*How to complete this task*
Write out all the rows below word for word, leaving out the pictures.

________________

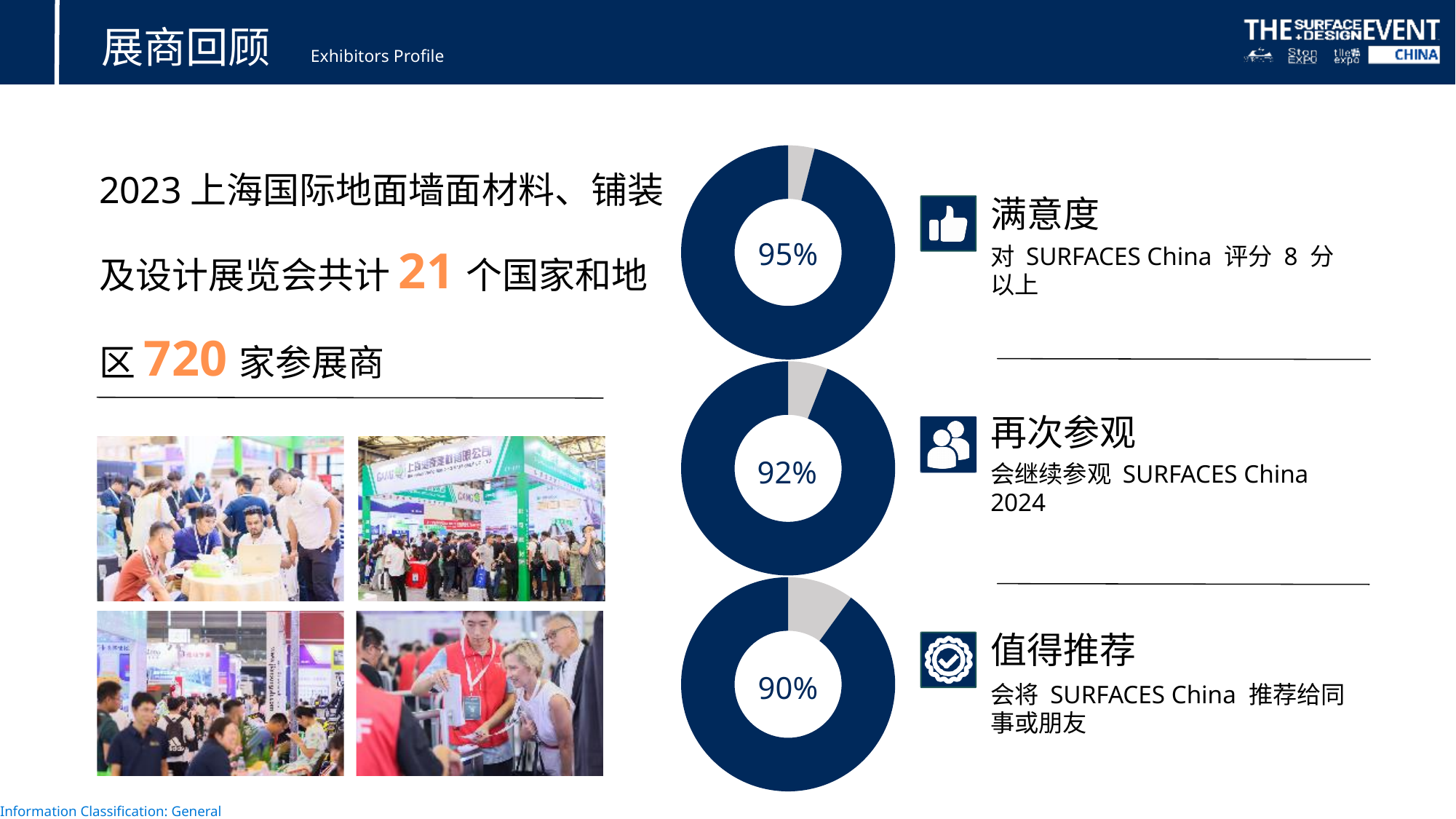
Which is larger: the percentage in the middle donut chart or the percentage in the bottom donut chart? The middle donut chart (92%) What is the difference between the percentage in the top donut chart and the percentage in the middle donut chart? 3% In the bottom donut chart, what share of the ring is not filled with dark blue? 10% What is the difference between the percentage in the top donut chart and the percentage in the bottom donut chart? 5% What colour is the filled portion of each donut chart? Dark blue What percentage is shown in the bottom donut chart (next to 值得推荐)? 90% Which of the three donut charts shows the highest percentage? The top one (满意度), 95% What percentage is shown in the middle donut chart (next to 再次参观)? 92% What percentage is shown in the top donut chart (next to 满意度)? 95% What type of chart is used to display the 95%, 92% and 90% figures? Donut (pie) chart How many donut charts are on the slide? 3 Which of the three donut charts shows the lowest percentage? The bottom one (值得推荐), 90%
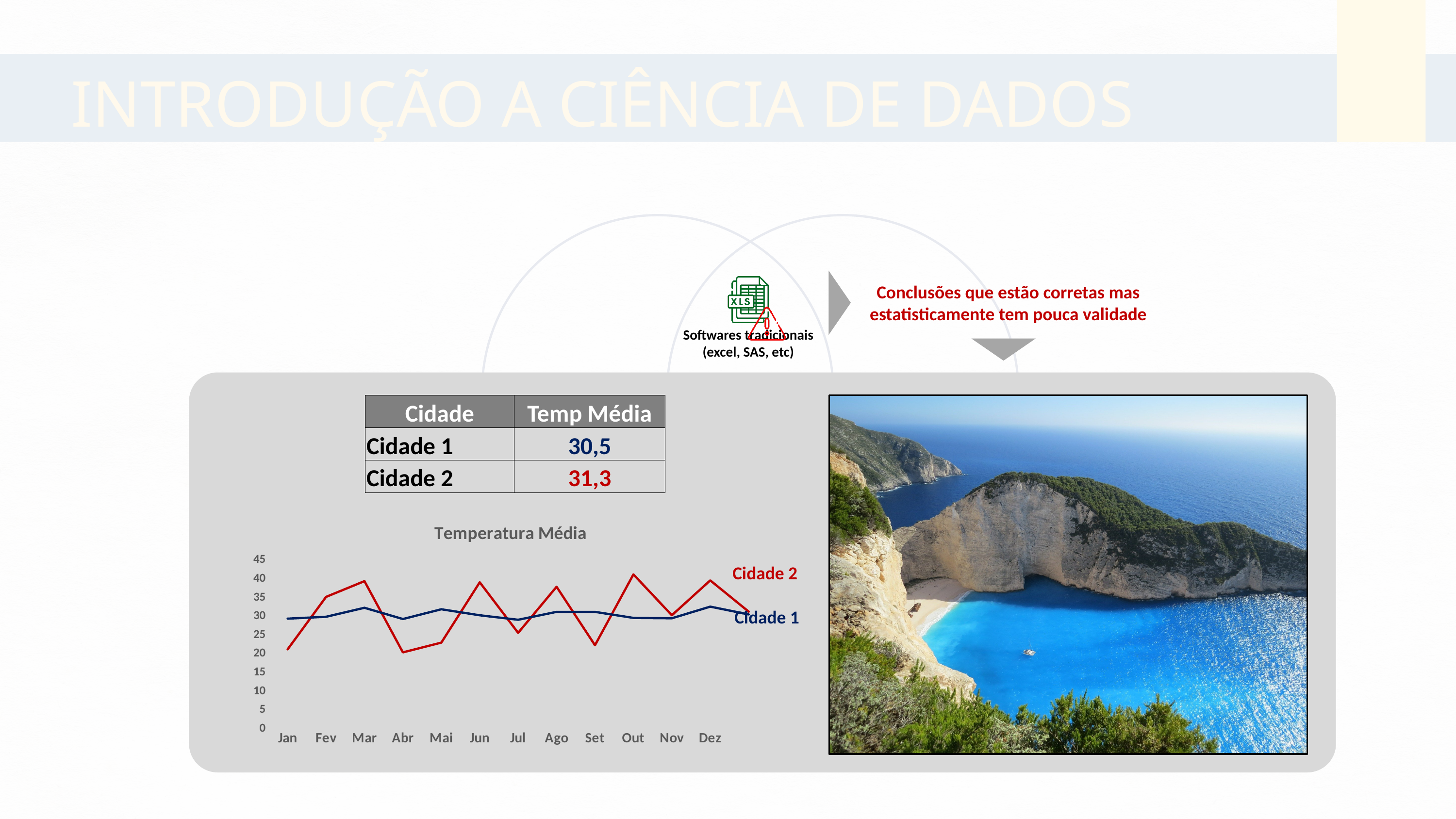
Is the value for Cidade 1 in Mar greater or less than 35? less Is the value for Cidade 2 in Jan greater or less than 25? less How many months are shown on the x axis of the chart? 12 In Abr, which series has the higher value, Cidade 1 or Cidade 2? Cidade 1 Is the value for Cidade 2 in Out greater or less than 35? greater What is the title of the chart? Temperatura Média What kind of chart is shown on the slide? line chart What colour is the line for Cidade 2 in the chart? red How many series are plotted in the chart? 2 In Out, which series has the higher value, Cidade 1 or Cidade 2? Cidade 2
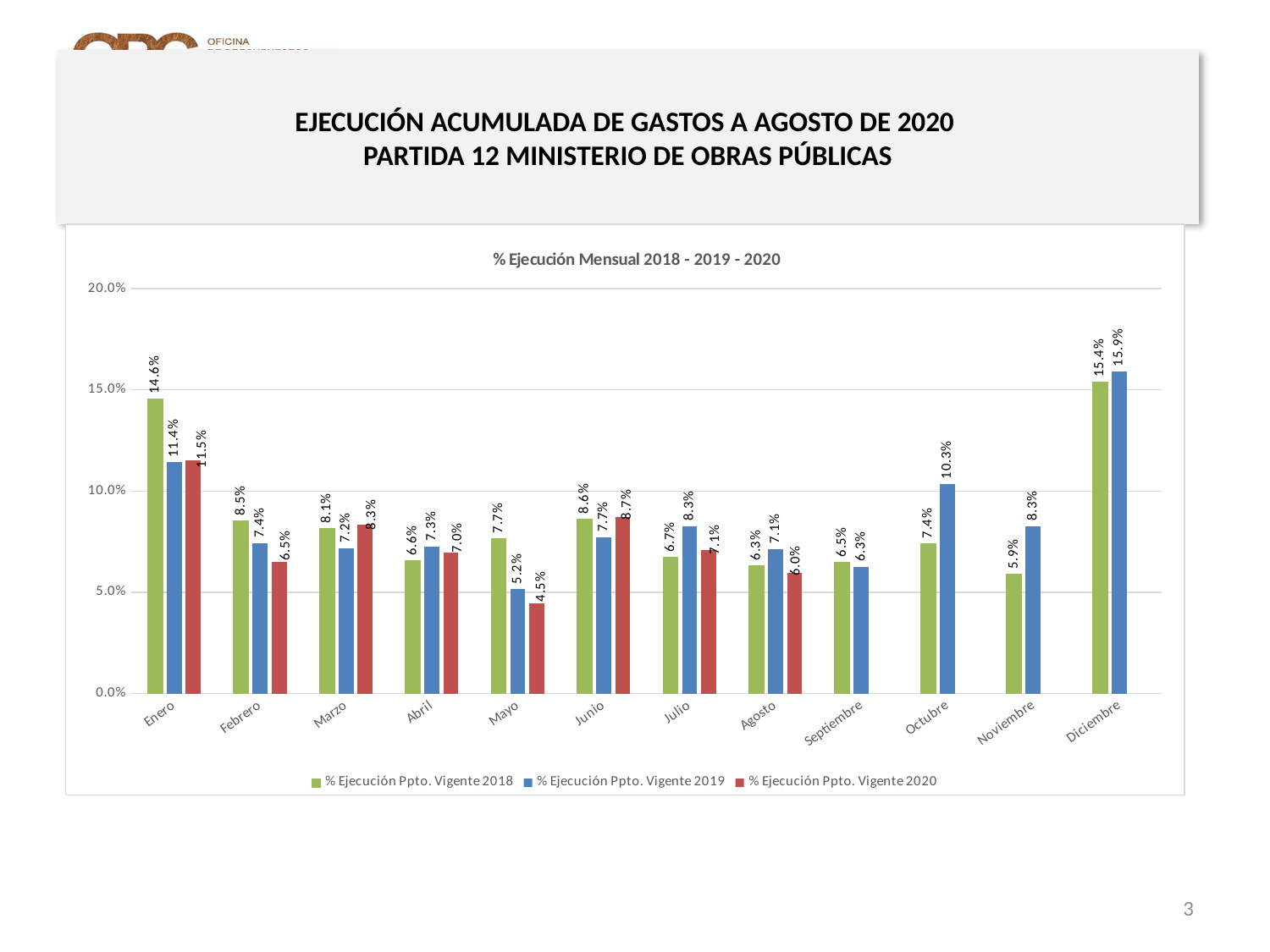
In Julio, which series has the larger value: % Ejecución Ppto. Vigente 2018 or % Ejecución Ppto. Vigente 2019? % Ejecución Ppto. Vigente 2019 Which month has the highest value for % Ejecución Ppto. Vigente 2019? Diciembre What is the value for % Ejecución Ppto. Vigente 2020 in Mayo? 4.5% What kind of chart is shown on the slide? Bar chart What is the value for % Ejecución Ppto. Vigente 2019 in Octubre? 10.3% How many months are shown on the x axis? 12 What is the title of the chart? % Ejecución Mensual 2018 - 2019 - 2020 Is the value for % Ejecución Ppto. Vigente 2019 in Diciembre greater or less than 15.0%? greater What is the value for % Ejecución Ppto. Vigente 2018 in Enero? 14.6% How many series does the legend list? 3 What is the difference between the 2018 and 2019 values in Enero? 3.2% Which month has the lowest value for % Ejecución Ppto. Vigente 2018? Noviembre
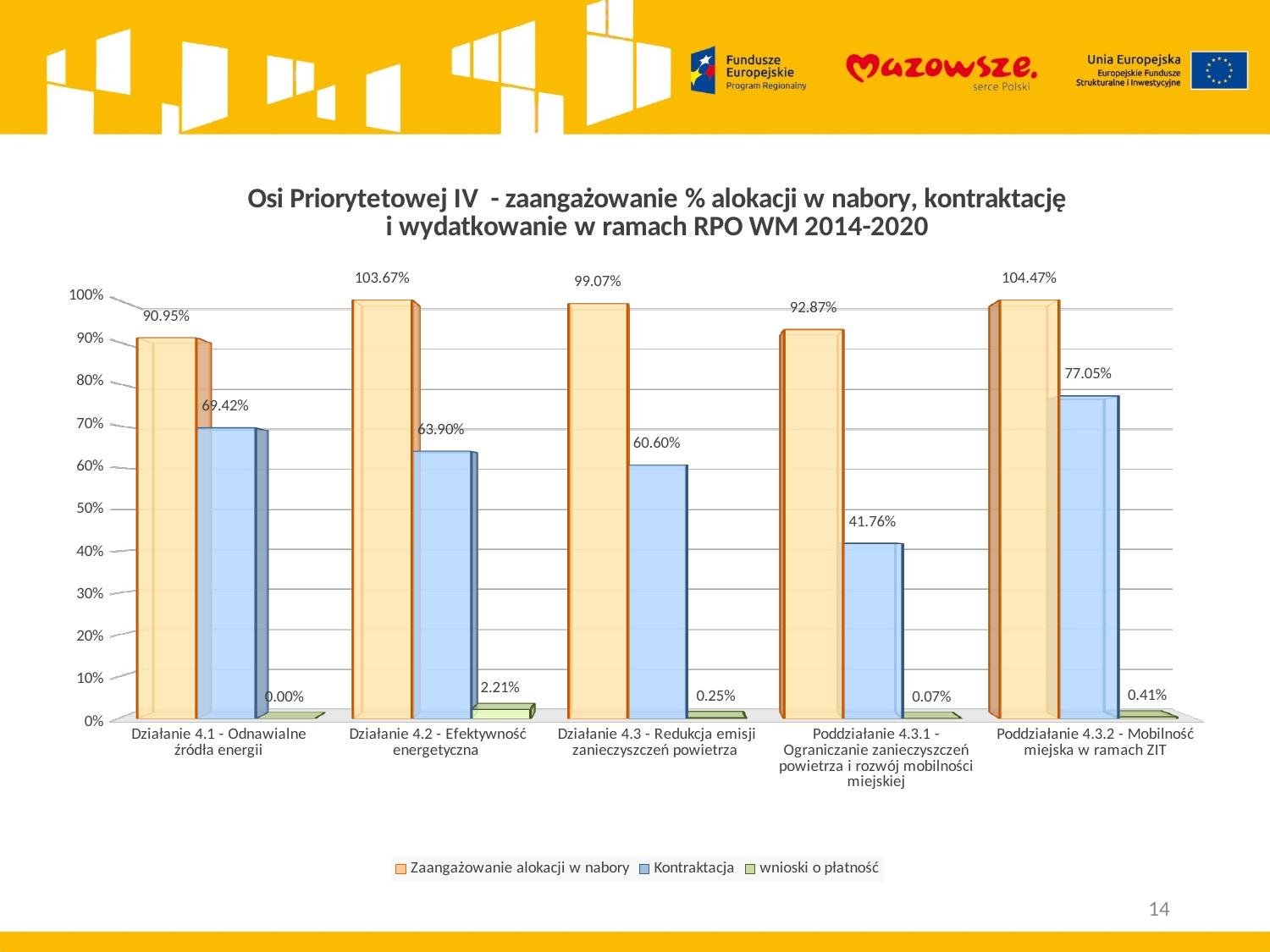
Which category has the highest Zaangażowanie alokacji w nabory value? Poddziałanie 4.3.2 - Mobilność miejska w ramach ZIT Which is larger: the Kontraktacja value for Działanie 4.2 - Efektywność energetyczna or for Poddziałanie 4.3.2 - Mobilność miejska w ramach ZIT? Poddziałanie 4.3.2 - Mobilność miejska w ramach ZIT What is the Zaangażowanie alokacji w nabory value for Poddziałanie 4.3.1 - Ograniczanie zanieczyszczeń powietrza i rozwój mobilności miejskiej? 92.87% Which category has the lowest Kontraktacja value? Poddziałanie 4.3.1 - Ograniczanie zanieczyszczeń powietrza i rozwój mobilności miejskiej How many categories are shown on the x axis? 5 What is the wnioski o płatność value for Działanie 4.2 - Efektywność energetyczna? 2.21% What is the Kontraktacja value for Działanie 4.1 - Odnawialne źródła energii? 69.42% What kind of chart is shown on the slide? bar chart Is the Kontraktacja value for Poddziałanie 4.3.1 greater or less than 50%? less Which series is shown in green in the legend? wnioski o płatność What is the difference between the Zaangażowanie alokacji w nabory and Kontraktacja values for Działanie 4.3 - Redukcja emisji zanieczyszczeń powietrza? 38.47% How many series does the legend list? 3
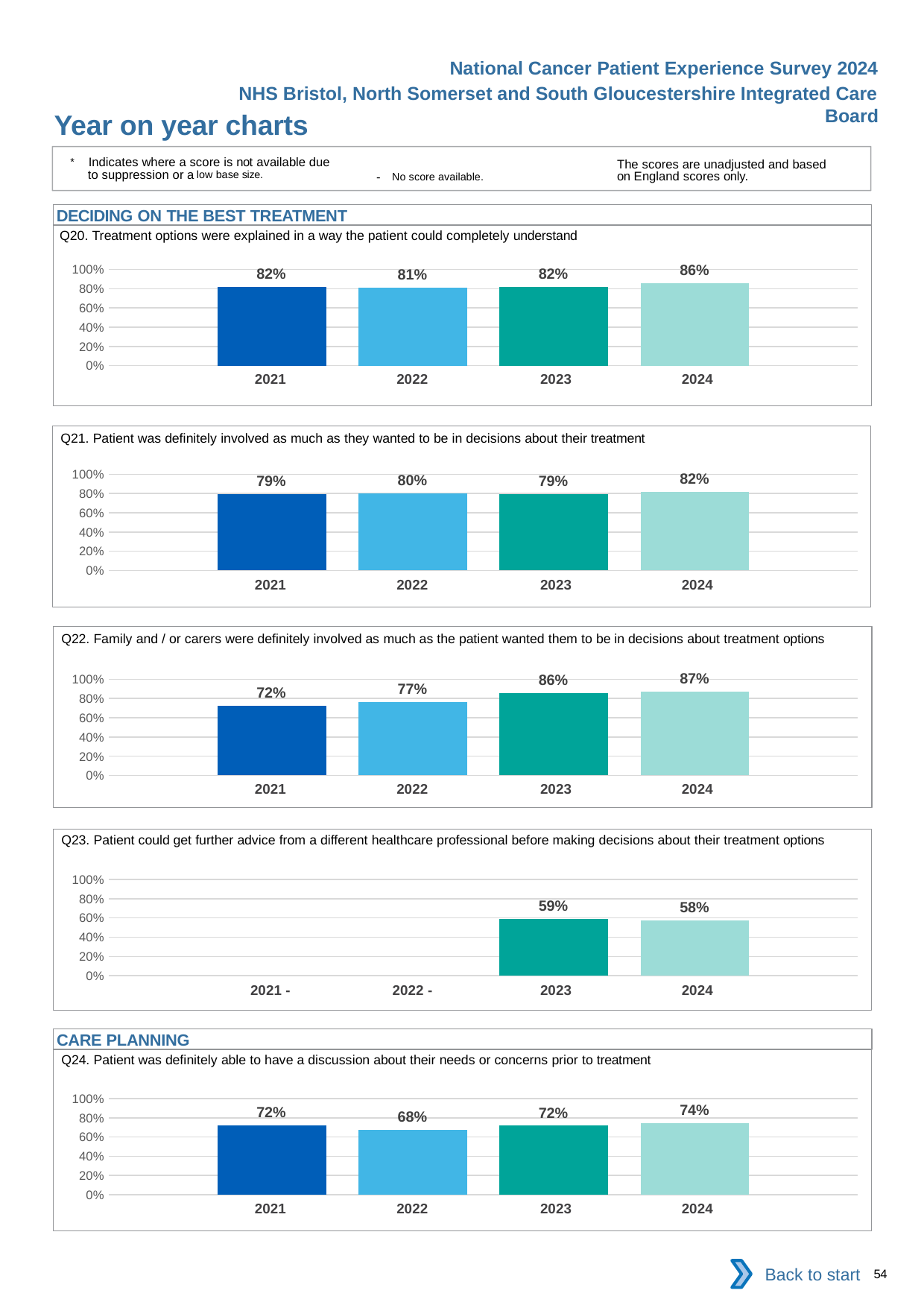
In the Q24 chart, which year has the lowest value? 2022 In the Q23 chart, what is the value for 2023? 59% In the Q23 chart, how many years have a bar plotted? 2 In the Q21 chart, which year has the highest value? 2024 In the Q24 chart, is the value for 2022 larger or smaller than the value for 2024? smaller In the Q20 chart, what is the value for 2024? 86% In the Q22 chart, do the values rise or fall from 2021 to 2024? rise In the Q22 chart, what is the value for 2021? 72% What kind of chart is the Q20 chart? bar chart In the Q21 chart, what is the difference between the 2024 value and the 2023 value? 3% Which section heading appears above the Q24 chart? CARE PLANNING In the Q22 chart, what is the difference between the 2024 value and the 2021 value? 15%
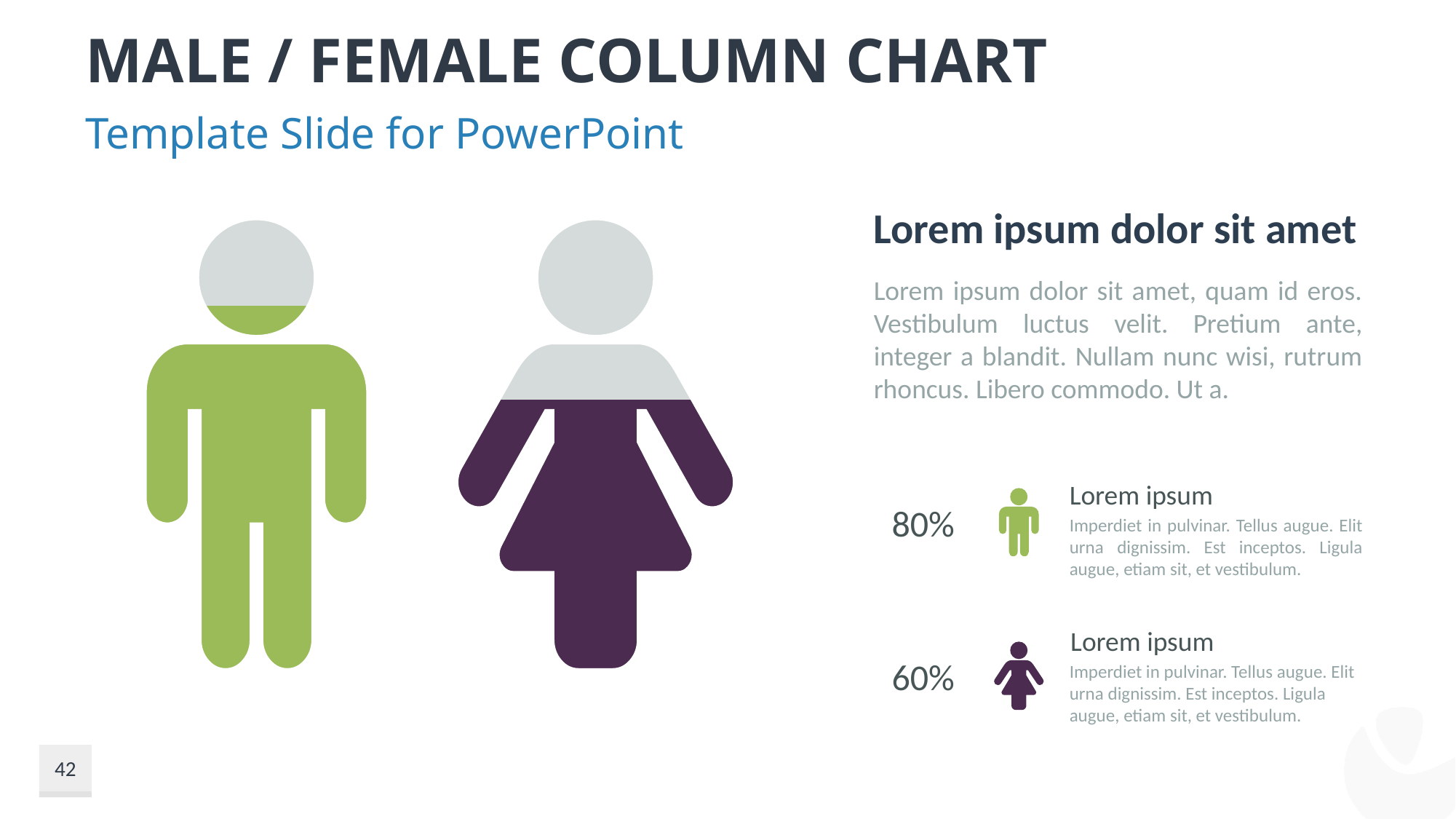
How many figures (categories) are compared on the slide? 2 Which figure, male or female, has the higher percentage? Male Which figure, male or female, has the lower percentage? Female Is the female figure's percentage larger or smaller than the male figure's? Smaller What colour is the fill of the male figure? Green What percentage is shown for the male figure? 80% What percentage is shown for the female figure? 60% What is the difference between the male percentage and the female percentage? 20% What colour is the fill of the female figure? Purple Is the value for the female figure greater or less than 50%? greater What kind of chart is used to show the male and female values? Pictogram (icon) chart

________________

*Task response*
Which is larger: the percentage in the middle donut chart or the percentage in the bottom donut chart? The middle donut chart (92%) What is the difference between the percentage in the top donut chart and the percentage in the middle donut chart? 3% In the bottom donut chart, what share of the ring is not filled with dark blue? 10% What is the difference between the percentage in the top donut chart and the percentage in the bottom donut chart? 5% What colour is the filled portion of each donut chart? Dark blue What percentage is shown in the bottom donut chart (next to 值得推荐)? 90% Which of the three donut charts shows the highest percentage? The top one (满意度), 95% What percentage is shown in the middle donut chart (next to 再次参观)? 92% What percentage is shown in the top donut chart (next to 满意度)? 95% What type of chart is used to display the 95%, 92% and 90% figures? Donut (pie) chart How many donut charts are on the slide? 3 Which of the three donut charts shows the lowest percentage? The bottom one (值得推荐), 90%
Is the value for Cidade 1 in Mar greater or less than 35? less Is the value for Cidade 2 in Jan greater or less than 25? less How many months are shown on the x axis of the chart? 12 In Abr, which series has the higher value, Cidade 1 or Cidade 2? Cidade 1 Is the value for Cidade 2 in Out greater or less than 35? greater What is the title of the chart? Temperatura Média What kind of chart is shown on the slide? line chart What colour is the line for Cidade 2 in the chart? red How many series are plotted in the chart? 2 In Out, which series has the higher value, Cidade 1 or Cidade 2? Cidade 2
In Julio, which series has the larger value: % Ejecución Ppto. Vigente 2018 or % Ejecución Ppto. Vigente 2019? % Ejecución Ppto. Vigente 2019 Which month has the highest value for % Ejecución Ppto. Vigente 2019? Diciembre What is the value for % Ejecución Ppto. Vigente 2020 in Mayo? 4.5% What kind of chart is shown on the slide? Bar chart What is the value for % Ejecución Ppto. Vigente 2019 in Octubre? 10.3% How many months are shown on the x axis? 12 What is the title of the chart? % Ejecución Mensual 2018 - 2019 - 2020 Is the value for % Ejecución Ppto. Vigente 2019 in Diciembre greater or less than 15.0%? greater What is the value for % Ejecución Ppto. Vigente 2018 in Enero? 14.6% How many series does the legend list? 3 What is the difference between the 2018 and 2019 values in Enero? 3.2% Which month has the lowest value for % Ejecución Ppto. Vigente 2018? Noviembre
Which category has the highest Zaangażowanie alokacji w nabory value? Poddziałanie 4.3.2 - Mobilność miejska w ramach ZIT Which is larger: the Kontraktacja value for Działanie 4.2 - Efektywność energetyczna or for Poddziałanie 4.3.2 - Mobilność miejska w ramach ZIT? Poddziałanie 4.3.2 - Mobilność miejska w ramach ZIT What is the Zaangażowanie alokacji w nabory value for Poddziałanie 4.3.1 - Ograniczanie zanieczyszczeń powietrza i rozwój mobilności miejskiej? 92.87% Which category has the lowest Kontraktacja value? Poddziałanie 4.3.1 - Ograniczanie zanieczyszczeń powietrza i rozwój mobilności miejskiej How many categories are shown on the x axis? 5 What is the wnioski o płatność value for Działanie 4.2 - Efektywność energetyczna? 2.21% What is the Kontraktacja value for Działanie 4.1 - Odnawialne źródła energii? 69.42% What kind of chart is shown on the slide? bar chart Is the Kontraktacja value for Poddziałanie 4.3.1 greater or less than 50%? less Which series is shown in green in the legend? wnioski o płatność What is the difference between the Zaangażowanie alokacji w nabory and Kontraktacja values for Działanie 4.3 - Redukcja emisji zanieczyszczeń powietrza? 38.47% How many series does the legend list? 3
In the Q24 chart, which year has the lowest value? 2022 In the Q23 chart, what is the value for 2023? 59% In the Q23 chart, how many years have a bar plotted? 2 In the Q21 chart, which year has the highest value? 2024 In the Q24 chart, is the value for 2022 larger or smaller than the value for 2024? smaller In the Q20 chart, what is the value for 2024? 86% In the Q22 chart, do the values rise or fall from 2021 to 2024? rise In the Q22 chart, what is the value for 2021? 72% What kind of chart is the Q20 chart? bar chart In the Q21 chart, what is the difference between the 2024 value and the 2023 value? 3% Which section heading appears above the Q24 chart? CARE PLANNING In the Q22 chart, what is the difference between the 2024 value and the 2021 value? 15%
How many figures (categories) are compared on the slide? 2 Which figure, male or female, has the higher percentage? Male Which figure, male or female, has the lower percentage? Female Is the female figure's percentage larger or smaller than the male figure's? Smaller What colour is the fill of the male figure? Green What percentage is shown for the male figure? 80% What percentage is shown for the female figure? 60% What is the difference between the male percentage and the female percentage? 20% What colour is the fill of the female figure? Purple Is the value for the female figure greater or less than 50%? greater What kind of chart is used to show the male and female values? Pictogram (icon) chart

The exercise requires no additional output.